- [Source document]
####

Life - To be who I am, where I am
Life feels really messy lately. I feel a mess to be honest. In the span of one day, I feel myself pre-occupied by so many different things - never staying too long in one place.
I can feel how intensely I am trying to make sense of everything and while I’ve made sense of a lot of things - the ‘everything’/ the ‘whole’ still doesn’t make sense to me. There’s that feeling that nothing’s quite put together yet.
More than that, I find myself changing in unexpected ways. I can’t help but feel that the path I’m walking is so new - that even this moment now, living this moment now is brand new and unfamiliar to my soul.
Ultimately, I find myself ( … I see that I am ‘finding myself’ ) - making sense of my life. I’d say that I’m trying to understand the reality of my life; the reality of myself. I feel a whole lot lost when it comes to my life. I feel myself set in and a master of my divinity where you lay the foundation so solid that I can grow and explore on it and I am confident in what I have created. On the other hand, my life feels to be quite the opposite. But it makes sense to me, the divinity of who I am has created my life so naturally, my life is being newly explored and lived by me.
It is a lot and it’s been hard. It’s been confusing. It’s been somewhat thrilling.
I realize now that I have been walking an entirely new path, completely unbeknownst to me at the time. There was a time where I was constantly trying to go back to ‘myself’ when that very ‘self’ inspired and created this new path for me to walk and explore.
Now that I think about it, the overarching theme of this whole experience for me is to be who I am, where I am. Every step forward felt quietly thrilling at times - that I was constantly entering uncharted territory of myself.
In my solitude - in my unique experience of quiet, but loud, communion with the source of who I am - I experienced Freedom within the vastness of my soul; the vastness of my Absolute. I experienced it. I experience it! The Freedom that innately belongs to you. I feel The Way that my Soul breathes - boundless; limitless; ever unfold-ing. This Freedom of Mine; that belongs to me; that is of me - is a unique expression/ reflection of who I am, curated for me to experience it here and now. A Freedom that naturally impacts and seethes into my life; into my daily life.
I didn’t know it yet, but ‘unpacking’ this Freedom into my life would be a unique experience in and of itself - walking through this uncharted territory. I was unlocking a new expression of this Freedom within myself and you know the most comforting part of all this is - in every moment of exploration; of discovery, it all just ends up feeling like a familiar part of me; like it was there all along inside of me.

####

Write out everything in the essay from "Life - To be" down to "in one place.". The listing after this point comes from a separate source, unrelated to the essay.

- [Data lines]
####

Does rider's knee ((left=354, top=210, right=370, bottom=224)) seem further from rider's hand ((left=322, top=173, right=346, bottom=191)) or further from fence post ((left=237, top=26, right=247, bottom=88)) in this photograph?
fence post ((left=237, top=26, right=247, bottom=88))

####

- [Answer to the exercise]
Life - To be who I am, where I am
Life feels really messy lately. I feel a mess to be honest. In the span of one day, I feel myself pre-occupied by so many different things - never staying too long in one place.